Algida Bellezza is Alessandro Tedeschi‘s seventh album for Glacial Movements and it is another release that fits perfectly into their oeuvre. Over five mistily submerged tracks, a bleak, monochrome landscape is evoked through the slow moving actions of Netherworld‘s electronic drones and mysterious unseen sounds that lurk in the flailing snow storms that envelope the fractured pieces on offer here.
This is how I imagine a slow trek through the Arctic would unfold, with whiteout conditions turning the visibility to zero and having to rely on hearing and smell to guide your way; but for all the blizzards, there are moments of clarity when the storms stop and suddenly a breathtaking vista of ice and mountain unfolds before you.

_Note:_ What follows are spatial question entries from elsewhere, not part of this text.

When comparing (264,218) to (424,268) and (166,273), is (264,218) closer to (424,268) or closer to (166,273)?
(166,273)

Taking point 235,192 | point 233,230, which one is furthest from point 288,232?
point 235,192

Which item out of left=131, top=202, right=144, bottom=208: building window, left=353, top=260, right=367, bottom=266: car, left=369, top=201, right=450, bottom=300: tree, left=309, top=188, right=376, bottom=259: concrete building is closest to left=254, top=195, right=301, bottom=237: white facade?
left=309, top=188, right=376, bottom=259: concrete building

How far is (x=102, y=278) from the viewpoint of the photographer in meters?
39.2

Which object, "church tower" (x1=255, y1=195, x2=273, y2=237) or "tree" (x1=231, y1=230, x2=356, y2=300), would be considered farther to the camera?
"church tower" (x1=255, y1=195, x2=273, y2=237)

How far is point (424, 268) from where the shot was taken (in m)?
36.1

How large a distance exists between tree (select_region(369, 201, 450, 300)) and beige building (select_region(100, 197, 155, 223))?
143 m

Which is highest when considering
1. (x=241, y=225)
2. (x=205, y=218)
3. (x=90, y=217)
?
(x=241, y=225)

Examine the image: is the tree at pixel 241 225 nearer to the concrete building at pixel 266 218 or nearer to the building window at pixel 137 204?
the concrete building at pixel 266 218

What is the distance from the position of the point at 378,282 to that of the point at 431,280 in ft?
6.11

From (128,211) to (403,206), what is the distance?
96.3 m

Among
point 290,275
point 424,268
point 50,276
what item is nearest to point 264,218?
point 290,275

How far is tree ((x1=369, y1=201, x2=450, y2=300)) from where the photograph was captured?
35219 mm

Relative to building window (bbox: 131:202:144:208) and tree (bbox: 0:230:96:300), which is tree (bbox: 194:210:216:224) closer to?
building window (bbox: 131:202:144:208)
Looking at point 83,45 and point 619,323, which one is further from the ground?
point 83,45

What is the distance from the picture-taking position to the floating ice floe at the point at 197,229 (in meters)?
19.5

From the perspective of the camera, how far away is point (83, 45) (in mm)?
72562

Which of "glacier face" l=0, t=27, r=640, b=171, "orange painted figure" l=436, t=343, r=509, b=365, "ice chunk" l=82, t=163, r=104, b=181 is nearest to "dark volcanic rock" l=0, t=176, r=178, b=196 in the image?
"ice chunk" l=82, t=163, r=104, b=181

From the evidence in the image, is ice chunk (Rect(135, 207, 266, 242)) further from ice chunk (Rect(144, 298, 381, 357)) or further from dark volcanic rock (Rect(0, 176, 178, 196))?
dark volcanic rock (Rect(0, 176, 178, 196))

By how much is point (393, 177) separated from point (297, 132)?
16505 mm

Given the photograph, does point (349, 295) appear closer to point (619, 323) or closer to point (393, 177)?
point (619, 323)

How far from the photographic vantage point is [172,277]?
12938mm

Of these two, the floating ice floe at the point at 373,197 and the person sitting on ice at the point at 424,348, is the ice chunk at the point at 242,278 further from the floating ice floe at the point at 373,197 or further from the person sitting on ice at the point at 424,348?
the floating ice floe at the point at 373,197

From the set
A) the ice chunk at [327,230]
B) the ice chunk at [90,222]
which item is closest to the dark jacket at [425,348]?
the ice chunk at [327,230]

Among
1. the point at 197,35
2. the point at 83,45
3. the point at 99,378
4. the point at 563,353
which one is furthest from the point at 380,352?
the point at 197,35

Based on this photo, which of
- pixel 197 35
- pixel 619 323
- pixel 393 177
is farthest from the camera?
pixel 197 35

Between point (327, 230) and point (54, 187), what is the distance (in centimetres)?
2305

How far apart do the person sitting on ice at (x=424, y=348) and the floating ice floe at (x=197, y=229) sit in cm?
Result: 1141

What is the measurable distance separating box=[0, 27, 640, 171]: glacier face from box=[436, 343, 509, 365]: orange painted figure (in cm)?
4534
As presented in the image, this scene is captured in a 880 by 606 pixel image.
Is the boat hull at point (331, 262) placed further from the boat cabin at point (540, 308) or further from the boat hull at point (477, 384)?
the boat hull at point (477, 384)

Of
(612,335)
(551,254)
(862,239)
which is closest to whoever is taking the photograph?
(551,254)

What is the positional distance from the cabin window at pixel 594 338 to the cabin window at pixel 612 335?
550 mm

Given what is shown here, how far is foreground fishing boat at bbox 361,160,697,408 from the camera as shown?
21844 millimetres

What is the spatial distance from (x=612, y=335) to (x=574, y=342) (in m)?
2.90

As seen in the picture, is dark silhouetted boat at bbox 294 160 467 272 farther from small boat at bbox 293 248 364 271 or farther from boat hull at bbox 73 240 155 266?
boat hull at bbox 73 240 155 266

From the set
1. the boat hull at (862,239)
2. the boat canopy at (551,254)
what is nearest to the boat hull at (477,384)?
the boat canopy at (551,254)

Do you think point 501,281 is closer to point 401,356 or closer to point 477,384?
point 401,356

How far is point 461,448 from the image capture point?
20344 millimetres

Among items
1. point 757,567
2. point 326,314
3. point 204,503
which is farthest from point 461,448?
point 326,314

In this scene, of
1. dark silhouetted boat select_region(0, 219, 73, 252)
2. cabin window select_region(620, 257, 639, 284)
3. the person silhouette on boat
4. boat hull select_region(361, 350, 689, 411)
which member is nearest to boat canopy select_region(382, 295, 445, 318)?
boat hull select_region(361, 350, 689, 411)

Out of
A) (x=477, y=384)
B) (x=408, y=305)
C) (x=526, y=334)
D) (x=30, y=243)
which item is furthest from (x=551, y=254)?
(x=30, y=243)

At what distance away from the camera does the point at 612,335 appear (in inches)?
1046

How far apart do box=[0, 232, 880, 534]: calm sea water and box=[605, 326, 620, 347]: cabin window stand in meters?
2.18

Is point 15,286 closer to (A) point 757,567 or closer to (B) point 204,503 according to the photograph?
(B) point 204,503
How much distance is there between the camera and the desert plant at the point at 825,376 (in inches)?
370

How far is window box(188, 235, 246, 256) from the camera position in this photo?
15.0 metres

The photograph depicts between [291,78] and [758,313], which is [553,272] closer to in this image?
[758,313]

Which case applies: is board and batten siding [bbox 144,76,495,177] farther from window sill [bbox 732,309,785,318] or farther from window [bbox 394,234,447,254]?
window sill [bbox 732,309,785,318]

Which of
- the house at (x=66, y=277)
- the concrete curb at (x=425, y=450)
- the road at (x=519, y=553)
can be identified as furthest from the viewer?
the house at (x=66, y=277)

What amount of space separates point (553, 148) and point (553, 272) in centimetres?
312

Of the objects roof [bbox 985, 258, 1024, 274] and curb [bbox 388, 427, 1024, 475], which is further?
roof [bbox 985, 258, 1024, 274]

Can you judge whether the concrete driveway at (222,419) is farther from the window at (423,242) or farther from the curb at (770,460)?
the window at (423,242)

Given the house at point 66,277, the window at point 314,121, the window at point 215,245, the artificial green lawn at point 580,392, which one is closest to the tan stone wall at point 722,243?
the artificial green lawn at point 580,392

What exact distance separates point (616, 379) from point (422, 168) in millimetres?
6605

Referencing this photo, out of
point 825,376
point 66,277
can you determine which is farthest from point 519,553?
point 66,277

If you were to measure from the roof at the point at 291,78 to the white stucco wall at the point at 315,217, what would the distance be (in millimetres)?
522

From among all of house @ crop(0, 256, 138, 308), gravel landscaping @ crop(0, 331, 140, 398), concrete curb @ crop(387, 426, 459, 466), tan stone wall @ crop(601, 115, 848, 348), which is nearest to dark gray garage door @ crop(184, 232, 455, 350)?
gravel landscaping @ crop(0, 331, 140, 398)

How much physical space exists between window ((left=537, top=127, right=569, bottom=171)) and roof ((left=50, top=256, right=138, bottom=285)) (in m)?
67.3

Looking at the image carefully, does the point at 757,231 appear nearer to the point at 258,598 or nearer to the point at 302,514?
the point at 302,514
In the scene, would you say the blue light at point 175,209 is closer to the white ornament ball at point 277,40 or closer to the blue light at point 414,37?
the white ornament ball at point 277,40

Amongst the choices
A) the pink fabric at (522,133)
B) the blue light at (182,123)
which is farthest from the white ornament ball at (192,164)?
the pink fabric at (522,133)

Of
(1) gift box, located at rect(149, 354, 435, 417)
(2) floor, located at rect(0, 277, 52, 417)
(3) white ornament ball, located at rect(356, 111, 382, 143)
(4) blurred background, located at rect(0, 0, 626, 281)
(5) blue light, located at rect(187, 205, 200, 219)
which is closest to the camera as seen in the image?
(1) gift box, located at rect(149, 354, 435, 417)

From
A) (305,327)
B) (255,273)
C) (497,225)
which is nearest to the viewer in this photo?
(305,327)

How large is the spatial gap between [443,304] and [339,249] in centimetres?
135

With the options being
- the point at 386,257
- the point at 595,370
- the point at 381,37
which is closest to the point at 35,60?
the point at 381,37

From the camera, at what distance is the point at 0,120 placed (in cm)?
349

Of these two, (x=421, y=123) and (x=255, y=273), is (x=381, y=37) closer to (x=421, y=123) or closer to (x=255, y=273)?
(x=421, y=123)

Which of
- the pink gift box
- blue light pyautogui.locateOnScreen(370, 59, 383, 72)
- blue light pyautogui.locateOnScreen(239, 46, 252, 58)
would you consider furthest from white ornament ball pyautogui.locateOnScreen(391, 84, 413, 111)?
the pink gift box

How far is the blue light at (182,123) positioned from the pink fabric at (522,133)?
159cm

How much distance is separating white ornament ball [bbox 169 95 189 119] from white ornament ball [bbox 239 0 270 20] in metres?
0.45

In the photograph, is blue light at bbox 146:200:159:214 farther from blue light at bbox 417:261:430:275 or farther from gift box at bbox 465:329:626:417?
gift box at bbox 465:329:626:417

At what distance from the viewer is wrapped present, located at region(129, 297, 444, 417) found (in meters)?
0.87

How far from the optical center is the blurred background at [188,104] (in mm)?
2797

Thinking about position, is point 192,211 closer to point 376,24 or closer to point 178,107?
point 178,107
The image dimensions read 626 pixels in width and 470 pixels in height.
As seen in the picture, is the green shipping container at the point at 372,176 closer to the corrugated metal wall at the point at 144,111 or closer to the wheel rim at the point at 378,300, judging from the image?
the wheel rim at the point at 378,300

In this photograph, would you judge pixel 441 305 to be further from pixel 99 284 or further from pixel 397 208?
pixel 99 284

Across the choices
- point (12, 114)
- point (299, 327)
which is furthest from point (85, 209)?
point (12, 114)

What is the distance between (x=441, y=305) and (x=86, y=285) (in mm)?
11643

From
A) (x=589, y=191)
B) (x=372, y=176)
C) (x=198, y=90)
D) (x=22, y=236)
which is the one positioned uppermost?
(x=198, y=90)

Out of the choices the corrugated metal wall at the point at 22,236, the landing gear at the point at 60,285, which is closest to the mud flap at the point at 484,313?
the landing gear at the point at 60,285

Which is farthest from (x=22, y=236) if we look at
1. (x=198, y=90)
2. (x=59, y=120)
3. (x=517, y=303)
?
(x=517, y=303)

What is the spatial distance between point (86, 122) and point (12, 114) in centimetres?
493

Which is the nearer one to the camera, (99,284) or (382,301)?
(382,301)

Wrapped in warm clothes, dragging a sled, this is your soundtrack.
Everything is opaque, nothing is really clear and the slow drone scours the landscape, all grey and white with hints of the very edges of blue. It is this absence of colour, something which we in more temperate areas take for granted, that is so well represented here; but at one point on “Somniosus Microcephalus”, the sounds resemble an underground train passing through a frozen station. The whine of the electric motor, the monotonous sound of the track joints, the squeals and thrums of the body moving through narrow spaces as the vibrations make their way into the seating area, the whole things a smorgasbord of sound that also contains imagined warmth from the external chill. It isn’t all comforting though. The slow, dark, cavernous metallic elements of “Orcinus Orca” clash like scaffold poles loose in a sea of ghostly, almost human groans that upset the ambience. The light and dark, the known and unknown are unwelcome bedfellows as the album progresses. Your senses definitely aren’t always to be trusted as the metallic slashing in “Ursus Maritimus” sits in the distance, muffled and mesmeric; the sound of a descent into unreality, again the blurring of light and dark, form and phantasm taking place before you, but unwilling to be confronted.Algida Bellezza is at times disconcerting, but in the comfort and warmth of your own home, it is worth allowing this series of blurred soundscapes take you to some unexpected places.